Le diagnostic de pneumopathie n'a pas été l'objet d'une adjudication afin que l'étude reste pragmatique et ressemble à la vie réelle. De possibles pneumopathies virales ont pu être inclues même si la grippe était un facteur d'exclusion. L'auteur est prudent quant au traitement par corticoïdes d'une grippe surinfectée en raison d'études suggérant un effet potentiellement délétère sur ces pneumopathies. Il recommande donc de faire un test grippal avant de mettre en place les corticoïdes.

Une préoccupation est pointée sur les patients du groupe placebo qui ont développé un choc pouvant être assimilé à un choc septique et qui n'ont pas eu d'hydrocortisone. Ils auraient pu en effet être défavorisés accentuant la mortalité de ce groupe. L'auteur de l'étude précise que les chocs septiques étaient exclus de l'étude, qu'il n'est pas impossible que de rares chocs septiques de moindre gravité aient été inclus mais qu'il est peu probable que ce soit de nature à influencer le résultat global de l'étude. Les investigateurs étaient libres de prescrire de l'hydrocortisone en ouvert en cas de choc septique secondaire mais ceci a été exceptionnel.
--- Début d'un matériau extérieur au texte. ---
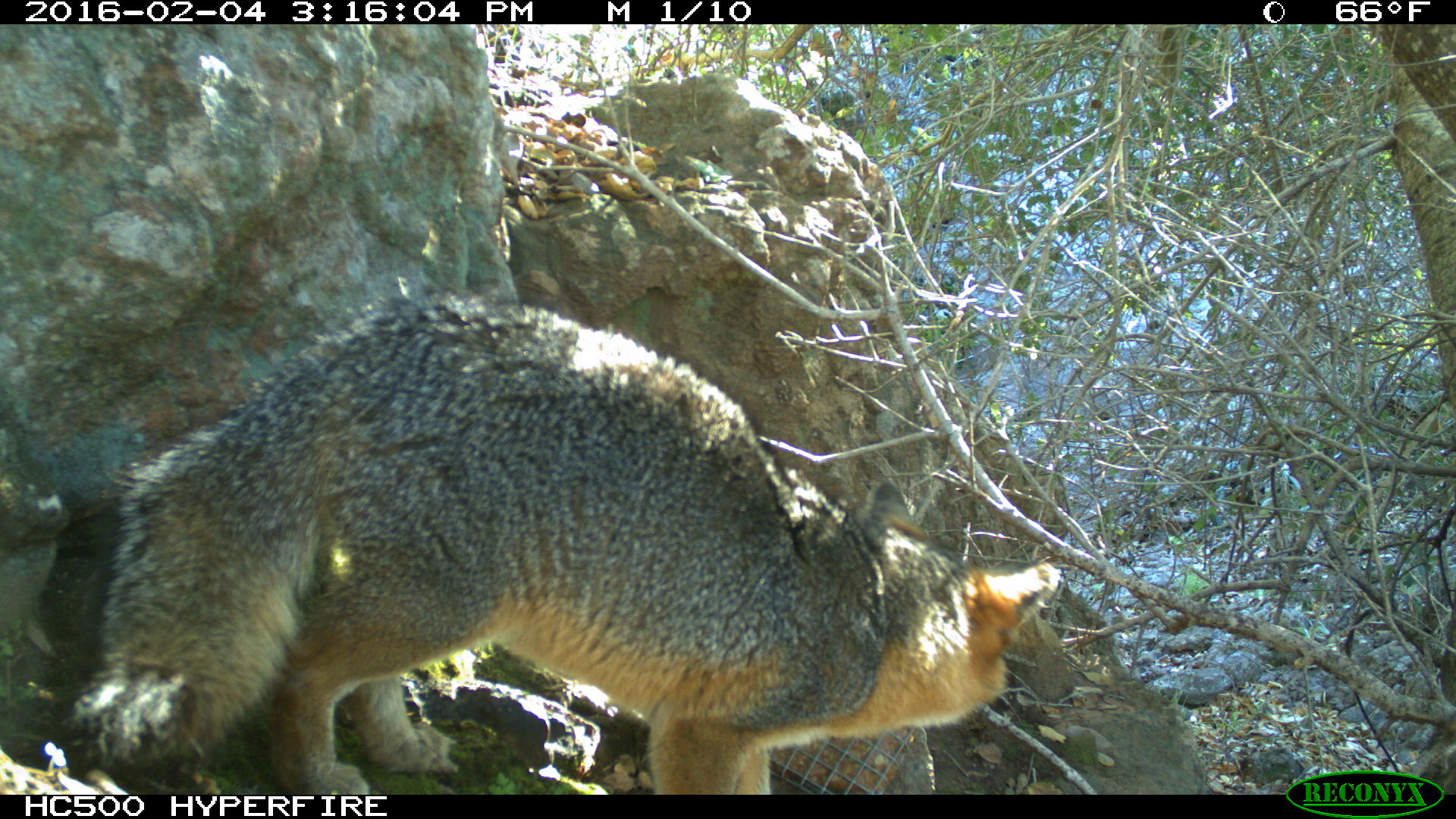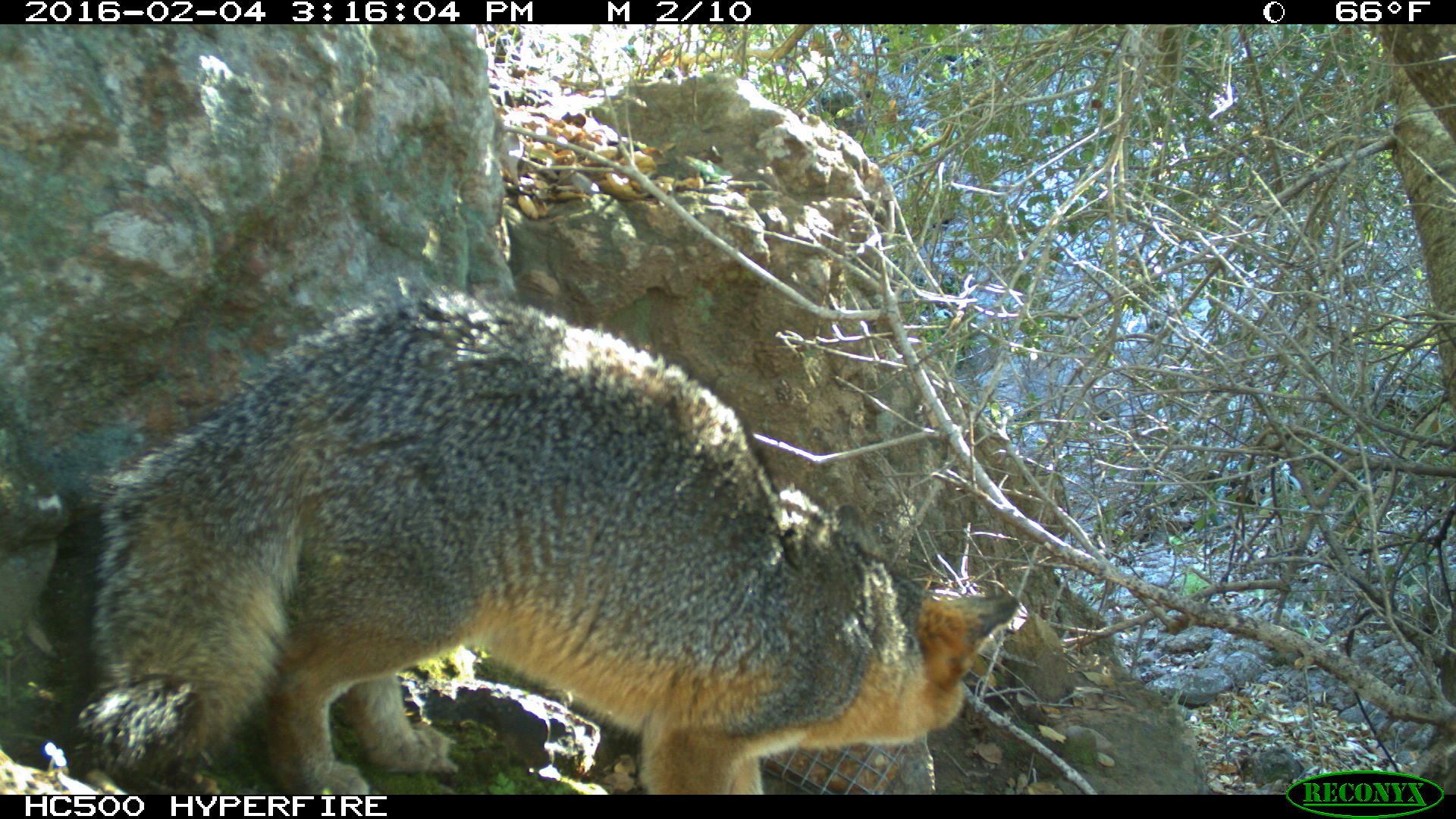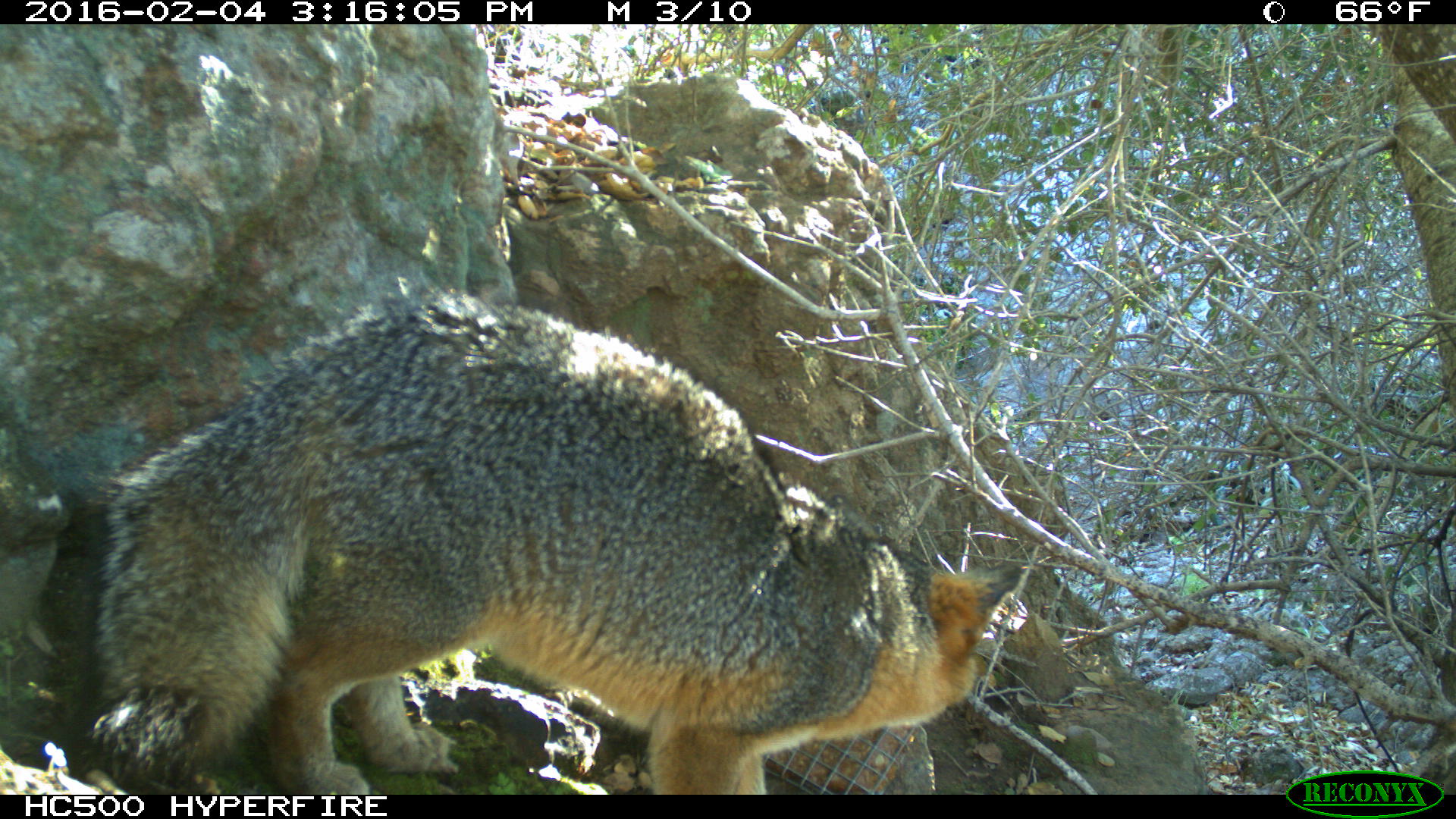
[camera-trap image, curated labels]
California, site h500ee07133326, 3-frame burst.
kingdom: Animalia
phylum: Chordata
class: Mammalia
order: Carnivora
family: Canidae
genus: Urocyon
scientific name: Urocyon littoralis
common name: island fox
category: fox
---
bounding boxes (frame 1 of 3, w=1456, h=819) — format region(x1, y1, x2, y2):
fox: region(60, 290, 1060, 794)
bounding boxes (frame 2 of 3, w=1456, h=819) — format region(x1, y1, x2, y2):
fox: region(74, 278, 1019, 795)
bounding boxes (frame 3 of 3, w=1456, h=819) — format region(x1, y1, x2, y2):
fox: region(90, 285, 1027, 794)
Toujours concernant le sepsis, l'auteur précise que l'adaptation des antibiotiques au spectre bactérien était laissée à la discrétion du clinicien mais qu'il s'agissait de bactéries très sensibles vu les cas documentés et qu'il est donc probable que les ATB étaient efficaces, ce de façon équilibrée entre les groupes par la randomisation.

Le choix de l'hydrocortisone est également questionné : il est rappelé que la dose choisie correspond à 40 mg jour de méthylprednisolone et qu'il y a plus de croyances que de données scientifiques sur la non-pertinence de ce choix, la force d'action glucocorticoïde et minéralocorticoïde étant liée à la dose et plus importante que le choix de la molécule. Cependant à ce jour les deux seuls essais positifs sur la mortalité ont utilisé l'hydrocortisone.

L'effet sur le critère de jugement principal est robuste : il comporte des effets intermédiaires sur l'intubation des patients en VNI ou sur la mise en VNI des patients en oxygénothérapie à haut débit nasal. Par ailleurs l'effet du critère jugement principal est également robuste à J90. L'ensemble des présents s'accorde à dire que e résultat est donc solide.

 

La validité externe de l'étude est également discutée.

 

Un patient sur cinq a été inclus notamment en raison de l'exclusion des chocs septiques et il s'agit donc d'une population sélectionnée. Les effets obtenus dans cette étude sont plus importants que dans de nombreuses études réalisées auparavant et pourraient être liés à deux facteurs : d'une part la plus grande précocité du traitement (administration dans les 24 premières heures de la prise en charge) et d'autre part le sex-ratio avec une surreprésentation des femmes par rapport à des études antérieures (l'analyse de sous-groupe suggérant une efficacité particulière dans cette population, sans pouvoir l'affirmer par manque de puissance.

 

Au total l'ensemble des présents salue la qualité du travail et reconnait la nécessité d'importer ces résultats dans notre pratique quotidienne.